Exercising the cingulate cortex is only the start. The Brown University study is a new entry in an increasingly fertile field of science about how we can alter the brain’s responses to try and rewire, shift, and disable implicit biases, preventing racist responses and creating a more racially harmonious world. Glass-half-full thinking? Maybe, but as we’ll see, the science behind it is solid, if complex.

A study in 2015 showed that implicit bias, both racial and sexual, can be targeted in another way: through sleep training. Participants were given “counter-bias training,” where faces were shown with non-stereotypical words beside them (black faces, for instance, had positive words like “sunshine”) while certain distinctive sounds played. When those sounds were played again, at an unobtrusive volume, during the participants’ afternoon naps, they showed that the effects stuck: they associated the positive words with the pictures more readily. This sort of approach is gaining increasing popularity; the Washington Post reported in August that the Justice Department is attempting to instal implicit bias training across multiple levels in response to evidence of racial prejudice in the nation’s police force (though some people are a bit skeptical about whether it will work).
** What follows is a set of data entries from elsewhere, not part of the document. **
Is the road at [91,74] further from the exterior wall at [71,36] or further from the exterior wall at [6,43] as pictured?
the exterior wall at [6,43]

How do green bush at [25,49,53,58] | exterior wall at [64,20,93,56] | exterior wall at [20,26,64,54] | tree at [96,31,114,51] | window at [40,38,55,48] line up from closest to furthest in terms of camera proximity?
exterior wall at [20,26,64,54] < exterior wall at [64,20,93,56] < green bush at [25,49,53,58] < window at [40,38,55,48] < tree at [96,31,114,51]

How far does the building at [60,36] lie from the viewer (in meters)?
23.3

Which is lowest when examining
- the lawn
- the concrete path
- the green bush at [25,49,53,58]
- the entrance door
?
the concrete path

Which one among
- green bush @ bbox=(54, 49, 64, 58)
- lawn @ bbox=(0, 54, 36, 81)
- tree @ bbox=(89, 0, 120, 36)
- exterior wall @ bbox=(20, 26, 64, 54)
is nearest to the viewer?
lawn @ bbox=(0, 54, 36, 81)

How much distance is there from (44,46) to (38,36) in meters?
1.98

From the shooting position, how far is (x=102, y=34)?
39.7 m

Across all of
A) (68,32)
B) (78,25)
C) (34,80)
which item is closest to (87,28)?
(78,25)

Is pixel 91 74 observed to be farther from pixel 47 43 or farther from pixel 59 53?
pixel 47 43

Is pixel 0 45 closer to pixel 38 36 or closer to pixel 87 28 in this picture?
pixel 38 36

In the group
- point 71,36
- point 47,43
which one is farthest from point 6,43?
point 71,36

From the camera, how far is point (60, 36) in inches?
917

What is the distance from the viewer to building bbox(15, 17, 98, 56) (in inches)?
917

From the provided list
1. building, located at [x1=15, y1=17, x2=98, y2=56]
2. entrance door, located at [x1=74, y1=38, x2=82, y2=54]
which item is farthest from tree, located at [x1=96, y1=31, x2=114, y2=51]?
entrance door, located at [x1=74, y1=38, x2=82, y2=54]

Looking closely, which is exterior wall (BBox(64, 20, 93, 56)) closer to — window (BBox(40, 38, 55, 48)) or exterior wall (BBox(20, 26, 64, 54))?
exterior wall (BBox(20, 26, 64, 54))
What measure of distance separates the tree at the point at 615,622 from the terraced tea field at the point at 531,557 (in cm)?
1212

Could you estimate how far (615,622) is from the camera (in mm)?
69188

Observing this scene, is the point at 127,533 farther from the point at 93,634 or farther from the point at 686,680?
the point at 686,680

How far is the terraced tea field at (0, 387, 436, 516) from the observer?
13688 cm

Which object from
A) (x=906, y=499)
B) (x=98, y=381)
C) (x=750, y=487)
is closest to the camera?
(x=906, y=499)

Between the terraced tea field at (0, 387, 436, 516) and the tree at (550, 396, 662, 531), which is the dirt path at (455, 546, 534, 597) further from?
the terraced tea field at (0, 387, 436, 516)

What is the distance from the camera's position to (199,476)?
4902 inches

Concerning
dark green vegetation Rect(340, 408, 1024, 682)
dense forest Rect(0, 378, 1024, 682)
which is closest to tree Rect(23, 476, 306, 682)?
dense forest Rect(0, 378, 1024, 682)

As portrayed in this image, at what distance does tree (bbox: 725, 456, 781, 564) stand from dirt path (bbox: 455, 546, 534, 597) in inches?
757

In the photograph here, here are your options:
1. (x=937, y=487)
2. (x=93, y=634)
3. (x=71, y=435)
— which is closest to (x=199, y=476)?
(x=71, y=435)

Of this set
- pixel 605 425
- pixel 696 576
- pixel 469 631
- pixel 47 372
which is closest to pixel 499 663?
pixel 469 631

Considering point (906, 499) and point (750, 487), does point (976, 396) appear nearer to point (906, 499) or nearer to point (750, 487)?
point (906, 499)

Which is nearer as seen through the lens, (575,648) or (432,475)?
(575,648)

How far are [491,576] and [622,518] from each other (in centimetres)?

There are other methods, but they haven’t necessarily met with great success. One much-hyped idea was to artificially increase empathy,making people sympathize with those of other races through stories or movies; but The Atlantic reported in July that researchers had found these measures didn’t have great success, with one notable exception. If white participants were read stories in which they were being attacked by a vicious white person and saved by a valiant, heroic black person, their implicit bias scores plummeted; but without the vicious white villain, the story had little to no effect.